## Provided text
________________

Students have myriad opportunities to learn while working in courts, law firms and legal service agencies. Opportunities include:
Family Law Clinic
Students in the Family Law Clinic represent clients in a divorce case and a domestic violence case. They interview clients, prepare all pleadings, prepare clients for court appearances, represent clients in court and take all other actions necessary on the clients’ behalf. Each week clinic students meet together for 3 hours as well as meet individually with the clinic director. The cases, class discussions, assignments and other clinic work will give students a good practical overview of how to handle various family law matters. Additionally, students gain an appreciation of how the actions, communications and judgment of a person handling a family law matter affect the well-being of each member of a client’s family, not only during the course of representation, but for years to come. At the same time, students should gain an appreciation of how race, gender and class affect outcomes. In order to fully participate in the Family Law Clinic, students should qualify for 711 certification (have completed 3/5 of the credits necessary for graduation). However, in special circumstances, students can take the clinic with fewer credit hours, but they will not be able to speak in court on behalf of their clients. Private practitioner Susan C. Haddad is the director of the clinic. The Family Law Clinic counts as a practicum for the family law certificate. It is a 3-credit one-semester course. Students wishing to apply for the clinic should contact Professor Haddad (email@example.com) or pick up an application at the clinic offices, 14 E. Jackson, Room 100.
The Honorable Martha Mills, the then supervising judge of the Parentage and Child Support Court, in collaboration with attorneys and long-time restorative practitioners, Peter Newman and Elizabeth Vastine, approached the center to offer cutting edge training for law students. In a skills based class, students learn to facilitate restorative circles in child custody and child support cases. The goal is to help families involved in litigation better communicate so that they can resolve their issues without court intervention. Through hands-on practice in class and opportunities outside of the classroom, students participate in the circle process as well as facilitate (“keep”) a circle to help prepare them to co-facilitate circle processes for families referred by the Cook County Parentage and Child Support Court in the future. Other applications of the circle process in areas such as juvenile work and divorce are in the planning stages.
As a pioneering court alternative program, the restorative pilot program has been the focus of workshops presented by attorneys Peter Newman and Elizabeth Vastine at the following conferences:
- International Institute of Restorative Practices (IIRP) in Hull, England, October 2010
- Association of Conflict Resolution (ACR) in San Diego, October 2011
- Association of Family and Conciliation Courts (AFCC) in Chicago, June 2012
- Association of Conflict Resolution (ACR) in New Orleans, September 2012
In the past, the pilot team worked with law fellows to conduct interviews of circle participants and to compile case management reports for data collection purposes. Additionally, a law extern has worked with the pilot team to draft an article featuring the pilot and partnership for journal publication. Students have rated this innovative course as their favorite class in law school.
"This course has been enlightening. As law students, we become so caught up in the traditional approaches to resolving legal disputes that we tend to lose sight of creativity and progressive thinking."
"I feel that I have learned things in this class that no textbook or casebook would have been able to teach me. The skills I have learned or improved are valuable in any area of the law and in my life."
DePaul’s Field Placement Program, an extensive externship program at the law school, offers service-learning placements in many public service agencies. The center secures placements for students seeking experience working on child and family law issues, including but not limited to: child abuse/neglect, elder law, juvenile justice, divorce, special needs, education, guardianship, LGBTQ, sexual exploitation, domestic violence. The program is open to 2L and 3L students and requires 180 hours of fieldwork per semester. Up to 3 hours of course credit is provided for this service-learning work. Students may complete 3 separate externships.

________________

## Tasks and exercises
1. Using the law clinic text, list each conference where Peter Newman and Elizabeth Vastine presented workshops on the restorative pilot program. Give the place and date for each.
2. Answer these from the law clinic text:
(a) How many credits is the Family Law Clinic course worth?
(b) How many hours each week do Family Law Clinic students meet together?
(c) How many hours of fieldwork per semester does the Field Placement Program require?

## Dataset records
________________

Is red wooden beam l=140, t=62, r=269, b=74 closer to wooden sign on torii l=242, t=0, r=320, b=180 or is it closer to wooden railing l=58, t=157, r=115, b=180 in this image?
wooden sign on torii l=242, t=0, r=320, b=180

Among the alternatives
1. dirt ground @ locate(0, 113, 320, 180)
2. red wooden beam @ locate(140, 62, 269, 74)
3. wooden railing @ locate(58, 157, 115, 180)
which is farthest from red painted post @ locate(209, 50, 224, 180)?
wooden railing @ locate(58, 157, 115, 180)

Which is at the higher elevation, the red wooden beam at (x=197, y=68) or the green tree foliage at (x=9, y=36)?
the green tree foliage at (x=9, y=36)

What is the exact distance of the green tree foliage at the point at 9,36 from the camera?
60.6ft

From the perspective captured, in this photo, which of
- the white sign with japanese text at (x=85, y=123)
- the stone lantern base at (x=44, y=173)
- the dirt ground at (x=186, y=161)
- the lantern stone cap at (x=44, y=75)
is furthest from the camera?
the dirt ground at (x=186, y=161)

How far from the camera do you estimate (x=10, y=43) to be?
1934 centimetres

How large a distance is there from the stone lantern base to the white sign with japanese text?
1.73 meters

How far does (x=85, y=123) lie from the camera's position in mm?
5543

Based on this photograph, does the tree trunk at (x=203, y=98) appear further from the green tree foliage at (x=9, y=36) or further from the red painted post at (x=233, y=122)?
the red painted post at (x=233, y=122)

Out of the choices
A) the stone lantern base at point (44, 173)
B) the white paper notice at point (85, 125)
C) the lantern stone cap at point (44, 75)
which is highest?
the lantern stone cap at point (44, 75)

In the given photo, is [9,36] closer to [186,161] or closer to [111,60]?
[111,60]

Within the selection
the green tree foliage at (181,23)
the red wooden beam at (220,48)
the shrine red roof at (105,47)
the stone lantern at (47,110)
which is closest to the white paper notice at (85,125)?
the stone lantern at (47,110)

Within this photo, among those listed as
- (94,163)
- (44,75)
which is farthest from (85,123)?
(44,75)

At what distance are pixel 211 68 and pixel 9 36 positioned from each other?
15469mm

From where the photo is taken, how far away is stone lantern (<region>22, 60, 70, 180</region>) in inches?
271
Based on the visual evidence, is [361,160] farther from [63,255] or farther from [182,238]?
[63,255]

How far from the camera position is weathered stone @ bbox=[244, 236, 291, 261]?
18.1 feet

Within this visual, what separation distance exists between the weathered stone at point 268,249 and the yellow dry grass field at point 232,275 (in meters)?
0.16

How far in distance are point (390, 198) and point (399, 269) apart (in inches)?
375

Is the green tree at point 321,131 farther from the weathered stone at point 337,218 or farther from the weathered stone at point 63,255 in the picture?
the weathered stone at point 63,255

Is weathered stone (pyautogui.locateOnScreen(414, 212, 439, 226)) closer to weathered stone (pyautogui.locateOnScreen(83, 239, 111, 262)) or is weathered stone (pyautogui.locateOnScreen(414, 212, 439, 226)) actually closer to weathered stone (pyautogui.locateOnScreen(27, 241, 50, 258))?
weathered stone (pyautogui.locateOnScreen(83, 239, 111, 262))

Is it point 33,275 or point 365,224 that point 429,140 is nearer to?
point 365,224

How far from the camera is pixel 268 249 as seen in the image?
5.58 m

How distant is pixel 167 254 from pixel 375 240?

________________

## Outputs by task
1.
- International Institute of Restorative Practices (IIRP) in Hull, England, October 2010
- Association of Conflict Resolution (ACR) in San Diego, October 2011
- Association of Family and Conciliation Courts (AFCC) in Chicago, June 2012
- Association of Conflict Resolution (ACR) in New Orleans, September 2012

2.
(a) 3 credits (a one-semester course)
(b) 3 hours
(c) 180 hours